- **Data extracted from a collection**
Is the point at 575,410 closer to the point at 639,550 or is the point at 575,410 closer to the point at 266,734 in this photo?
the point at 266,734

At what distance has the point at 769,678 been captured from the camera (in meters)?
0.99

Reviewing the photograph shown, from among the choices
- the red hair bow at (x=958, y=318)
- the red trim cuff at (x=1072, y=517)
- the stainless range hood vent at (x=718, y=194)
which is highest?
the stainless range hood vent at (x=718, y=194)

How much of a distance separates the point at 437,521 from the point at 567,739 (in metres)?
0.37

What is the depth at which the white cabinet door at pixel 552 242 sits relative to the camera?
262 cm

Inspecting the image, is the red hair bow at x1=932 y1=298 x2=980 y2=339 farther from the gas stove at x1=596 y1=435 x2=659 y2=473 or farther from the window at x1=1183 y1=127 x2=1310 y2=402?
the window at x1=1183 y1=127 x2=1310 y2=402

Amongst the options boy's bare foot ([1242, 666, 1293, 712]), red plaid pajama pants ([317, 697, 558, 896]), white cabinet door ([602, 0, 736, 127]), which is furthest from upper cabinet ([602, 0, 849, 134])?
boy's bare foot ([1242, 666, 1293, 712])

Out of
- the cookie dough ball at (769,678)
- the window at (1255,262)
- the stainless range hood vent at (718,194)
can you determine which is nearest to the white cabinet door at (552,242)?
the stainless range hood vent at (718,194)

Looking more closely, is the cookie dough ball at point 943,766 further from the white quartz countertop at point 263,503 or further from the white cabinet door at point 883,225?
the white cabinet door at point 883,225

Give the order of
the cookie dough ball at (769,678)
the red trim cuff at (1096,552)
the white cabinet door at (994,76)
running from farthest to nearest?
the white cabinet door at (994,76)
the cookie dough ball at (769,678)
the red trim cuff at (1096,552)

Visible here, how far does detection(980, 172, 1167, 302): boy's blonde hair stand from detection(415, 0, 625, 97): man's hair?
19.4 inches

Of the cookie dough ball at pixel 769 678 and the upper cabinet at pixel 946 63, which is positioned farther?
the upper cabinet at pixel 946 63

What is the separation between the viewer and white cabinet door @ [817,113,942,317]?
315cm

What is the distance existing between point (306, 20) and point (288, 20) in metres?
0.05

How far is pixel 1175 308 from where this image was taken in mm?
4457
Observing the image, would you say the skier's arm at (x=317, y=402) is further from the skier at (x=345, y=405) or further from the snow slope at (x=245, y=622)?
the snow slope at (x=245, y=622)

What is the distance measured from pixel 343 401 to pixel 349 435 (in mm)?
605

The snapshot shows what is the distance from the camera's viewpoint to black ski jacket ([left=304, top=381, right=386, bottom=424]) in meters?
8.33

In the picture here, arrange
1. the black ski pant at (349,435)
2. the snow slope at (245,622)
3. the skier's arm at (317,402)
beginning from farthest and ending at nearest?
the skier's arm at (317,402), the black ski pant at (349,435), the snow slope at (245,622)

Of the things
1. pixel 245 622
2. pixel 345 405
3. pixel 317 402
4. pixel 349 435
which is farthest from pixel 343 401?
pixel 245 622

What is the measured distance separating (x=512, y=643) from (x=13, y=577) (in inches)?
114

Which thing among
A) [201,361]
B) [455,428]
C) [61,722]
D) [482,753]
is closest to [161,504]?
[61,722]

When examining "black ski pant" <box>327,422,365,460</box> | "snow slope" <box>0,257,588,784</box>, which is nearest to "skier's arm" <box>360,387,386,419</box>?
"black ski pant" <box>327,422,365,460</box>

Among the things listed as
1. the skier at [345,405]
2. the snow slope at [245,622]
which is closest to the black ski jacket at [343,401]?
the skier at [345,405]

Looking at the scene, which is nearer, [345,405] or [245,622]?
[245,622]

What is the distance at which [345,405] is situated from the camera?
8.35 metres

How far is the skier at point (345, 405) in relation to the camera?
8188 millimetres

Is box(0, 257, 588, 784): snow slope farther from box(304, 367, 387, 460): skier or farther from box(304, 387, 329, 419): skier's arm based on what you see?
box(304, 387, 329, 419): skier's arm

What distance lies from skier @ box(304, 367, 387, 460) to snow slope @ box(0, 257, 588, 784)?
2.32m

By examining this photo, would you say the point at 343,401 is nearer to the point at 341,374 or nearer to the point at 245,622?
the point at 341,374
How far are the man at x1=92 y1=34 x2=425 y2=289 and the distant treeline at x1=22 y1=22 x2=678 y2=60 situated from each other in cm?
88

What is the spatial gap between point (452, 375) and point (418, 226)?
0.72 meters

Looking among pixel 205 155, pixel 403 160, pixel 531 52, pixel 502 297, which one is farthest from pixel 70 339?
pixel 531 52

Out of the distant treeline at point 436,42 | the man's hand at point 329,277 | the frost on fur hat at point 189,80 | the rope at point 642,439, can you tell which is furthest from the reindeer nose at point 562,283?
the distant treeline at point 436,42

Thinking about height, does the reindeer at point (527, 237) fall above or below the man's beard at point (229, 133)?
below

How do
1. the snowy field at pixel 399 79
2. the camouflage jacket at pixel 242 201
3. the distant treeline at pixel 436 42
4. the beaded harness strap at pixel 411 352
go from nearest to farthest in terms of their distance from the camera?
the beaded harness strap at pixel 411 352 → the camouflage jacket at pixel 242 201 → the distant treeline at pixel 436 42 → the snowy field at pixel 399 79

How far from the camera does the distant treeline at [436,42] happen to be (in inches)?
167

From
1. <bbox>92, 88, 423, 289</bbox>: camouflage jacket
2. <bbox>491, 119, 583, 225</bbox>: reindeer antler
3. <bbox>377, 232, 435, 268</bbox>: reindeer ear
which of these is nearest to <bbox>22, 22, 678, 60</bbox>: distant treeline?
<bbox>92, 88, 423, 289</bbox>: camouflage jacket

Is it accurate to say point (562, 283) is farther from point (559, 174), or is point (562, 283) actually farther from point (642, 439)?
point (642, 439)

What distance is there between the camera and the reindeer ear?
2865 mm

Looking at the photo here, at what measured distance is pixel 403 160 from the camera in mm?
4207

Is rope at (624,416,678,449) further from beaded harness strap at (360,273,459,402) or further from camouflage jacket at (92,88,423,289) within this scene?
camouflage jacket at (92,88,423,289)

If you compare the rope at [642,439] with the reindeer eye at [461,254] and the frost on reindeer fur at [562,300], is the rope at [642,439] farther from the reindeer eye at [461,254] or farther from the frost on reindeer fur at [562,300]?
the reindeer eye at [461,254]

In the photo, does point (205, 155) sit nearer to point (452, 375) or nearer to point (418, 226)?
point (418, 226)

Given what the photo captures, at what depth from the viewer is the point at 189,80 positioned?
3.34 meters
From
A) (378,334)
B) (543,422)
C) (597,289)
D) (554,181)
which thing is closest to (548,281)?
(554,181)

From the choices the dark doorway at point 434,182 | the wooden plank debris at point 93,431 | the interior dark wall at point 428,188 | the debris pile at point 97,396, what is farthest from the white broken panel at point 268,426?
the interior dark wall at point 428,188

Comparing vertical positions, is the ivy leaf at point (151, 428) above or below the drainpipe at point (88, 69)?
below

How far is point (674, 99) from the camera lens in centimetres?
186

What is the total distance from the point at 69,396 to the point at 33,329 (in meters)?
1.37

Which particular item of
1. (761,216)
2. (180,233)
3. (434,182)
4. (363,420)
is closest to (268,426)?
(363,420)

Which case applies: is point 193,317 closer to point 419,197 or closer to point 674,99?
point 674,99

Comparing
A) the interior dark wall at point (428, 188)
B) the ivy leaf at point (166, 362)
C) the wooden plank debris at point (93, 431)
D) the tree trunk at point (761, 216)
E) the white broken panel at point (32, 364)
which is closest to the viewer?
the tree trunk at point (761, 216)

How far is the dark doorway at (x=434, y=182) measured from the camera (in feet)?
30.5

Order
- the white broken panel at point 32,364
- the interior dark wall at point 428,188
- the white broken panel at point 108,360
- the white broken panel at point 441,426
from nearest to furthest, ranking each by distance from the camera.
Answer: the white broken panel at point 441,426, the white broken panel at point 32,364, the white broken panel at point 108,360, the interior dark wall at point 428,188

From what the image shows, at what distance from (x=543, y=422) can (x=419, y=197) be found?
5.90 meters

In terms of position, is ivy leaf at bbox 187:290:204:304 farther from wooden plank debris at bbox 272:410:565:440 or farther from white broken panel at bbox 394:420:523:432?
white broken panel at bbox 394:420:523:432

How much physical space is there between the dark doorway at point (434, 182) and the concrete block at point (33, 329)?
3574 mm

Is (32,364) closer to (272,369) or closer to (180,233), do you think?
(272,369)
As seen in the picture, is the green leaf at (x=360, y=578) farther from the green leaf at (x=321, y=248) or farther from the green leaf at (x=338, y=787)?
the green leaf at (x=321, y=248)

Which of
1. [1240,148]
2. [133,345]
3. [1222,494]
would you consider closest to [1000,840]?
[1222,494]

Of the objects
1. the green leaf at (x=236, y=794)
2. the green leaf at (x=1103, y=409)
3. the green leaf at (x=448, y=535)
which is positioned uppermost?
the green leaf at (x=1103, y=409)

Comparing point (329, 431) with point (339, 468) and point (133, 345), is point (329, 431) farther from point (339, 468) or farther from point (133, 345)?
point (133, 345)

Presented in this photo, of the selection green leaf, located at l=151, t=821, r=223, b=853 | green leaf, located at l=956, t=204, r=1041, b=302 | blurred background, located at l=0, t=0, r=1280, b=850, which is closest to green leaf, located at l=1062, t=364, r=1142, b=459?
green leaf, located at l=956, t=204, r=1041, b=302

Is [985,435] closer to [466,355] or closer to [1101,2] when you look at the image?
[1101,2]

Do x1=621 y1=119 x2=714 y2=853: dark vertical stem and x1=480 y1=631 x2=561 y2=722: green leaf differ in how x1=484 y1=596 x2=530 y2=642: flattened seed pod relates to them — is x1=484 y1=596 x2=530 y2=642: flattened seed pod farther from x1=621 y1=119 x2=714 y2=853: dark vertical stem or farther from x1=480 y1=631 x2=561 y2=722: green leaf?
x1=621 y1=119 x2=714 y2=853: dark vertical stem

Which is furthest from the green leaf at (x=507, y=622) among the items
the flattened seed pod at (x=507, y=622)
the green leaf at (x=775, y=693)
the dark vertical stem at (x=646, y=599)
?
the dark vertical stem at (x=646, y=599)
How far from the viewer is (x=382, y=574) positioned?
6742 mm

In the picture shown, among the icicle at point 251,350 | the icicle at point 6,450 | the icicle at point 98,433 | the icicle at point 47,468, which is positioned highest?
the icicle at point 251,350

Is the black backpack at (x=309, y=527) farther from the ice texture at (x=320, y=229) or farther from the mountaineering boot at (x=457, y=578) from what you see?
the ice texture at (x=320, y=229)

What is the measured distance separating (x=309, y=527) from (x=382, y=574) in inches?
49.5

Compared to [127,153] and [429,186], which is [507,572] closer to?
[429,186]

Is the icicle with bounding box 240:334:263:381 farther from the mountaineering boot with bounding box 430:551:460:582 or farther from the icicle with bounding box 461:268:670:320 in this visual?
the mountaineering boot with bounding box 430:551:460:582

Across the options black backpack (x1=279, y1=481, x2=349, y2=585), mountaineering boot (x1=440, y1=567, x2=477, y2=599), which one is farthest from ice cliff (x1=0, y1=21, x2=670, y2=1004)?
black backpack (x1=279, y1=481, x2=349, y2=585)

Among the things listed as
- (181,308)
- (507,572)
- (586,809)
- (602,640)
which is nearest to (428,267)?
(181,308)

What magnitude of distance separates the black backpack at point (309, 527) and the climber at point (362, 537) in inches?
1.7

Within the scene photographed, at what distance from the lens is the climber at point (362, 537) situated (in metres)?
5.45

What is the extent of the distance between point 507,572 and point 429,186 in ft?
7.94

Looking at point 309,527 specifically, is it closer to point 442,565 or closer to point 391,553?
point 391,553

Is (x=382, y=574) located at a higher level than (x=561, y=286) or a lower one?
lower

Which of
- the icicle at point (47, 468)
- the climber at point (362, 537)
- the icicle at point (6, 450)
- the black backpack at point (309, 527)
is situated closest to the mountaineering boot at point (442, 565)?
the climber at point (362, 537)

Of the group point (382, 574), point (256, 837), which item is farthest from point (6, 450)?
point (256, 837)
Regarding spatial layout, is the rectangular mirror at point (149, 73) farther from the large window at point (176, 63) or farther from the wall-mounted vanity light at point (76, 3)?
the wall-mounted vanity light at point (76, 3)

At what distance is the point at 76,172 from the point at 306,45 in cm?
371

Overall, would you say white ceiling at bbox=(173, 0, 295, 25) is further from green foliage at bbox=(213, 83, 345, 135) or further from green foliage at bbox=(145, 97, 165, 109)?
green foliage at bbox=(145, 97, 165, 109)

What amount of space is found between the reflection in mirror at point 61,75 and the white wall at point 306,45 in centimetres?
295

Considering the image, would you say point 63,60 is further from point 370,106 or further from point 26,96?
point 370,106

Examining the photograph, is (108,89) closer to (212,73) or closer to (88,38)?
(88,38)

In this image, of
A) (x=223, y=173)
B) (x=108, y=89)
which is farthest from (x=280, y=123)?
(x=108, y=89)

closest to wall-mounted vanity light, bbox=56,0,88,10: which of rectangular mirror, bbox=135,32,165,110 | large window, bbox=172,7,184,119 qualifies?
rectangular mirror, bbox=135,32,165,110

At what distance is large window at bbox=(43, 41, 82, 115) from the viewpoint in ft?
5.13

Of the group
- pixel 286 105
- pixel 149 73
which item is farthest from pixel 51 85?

- **TASK STATEMENT**
Which lines run from the one containing "Considering the image, would" to the end of the entries above? Quote exactly those, and only those.

- **RESPONSE TO THE EXERCISE**
Considering the image, would you say point 63,60 is further from point 370,106 or further from point 26,96?
point 370,106

Examining the photograph, is (108,89) closer to (212,73) or closer to (88,38)?
(88,38)

In this image, of
A) (x=223, y=173)
B) (x=108, y=89)
which is farthest from (x=280, y=123)?
(x=108, y=89)

closest to wall-mounted vanity light, bbox=56,0,88,10: which of rectangular mirror, bbox=135,32,165,110 | large window, bbox=172,7,184,119 qualifies?
rectangular mirror, bbox=135,32,165,110

At what distance is large window at bbox=(43, 41, 82, 115) from the viewpoint in ft?
5.13

Of the group
- pixel 286 105
- pixel 149 73
which item is farthest from pixel 51 85?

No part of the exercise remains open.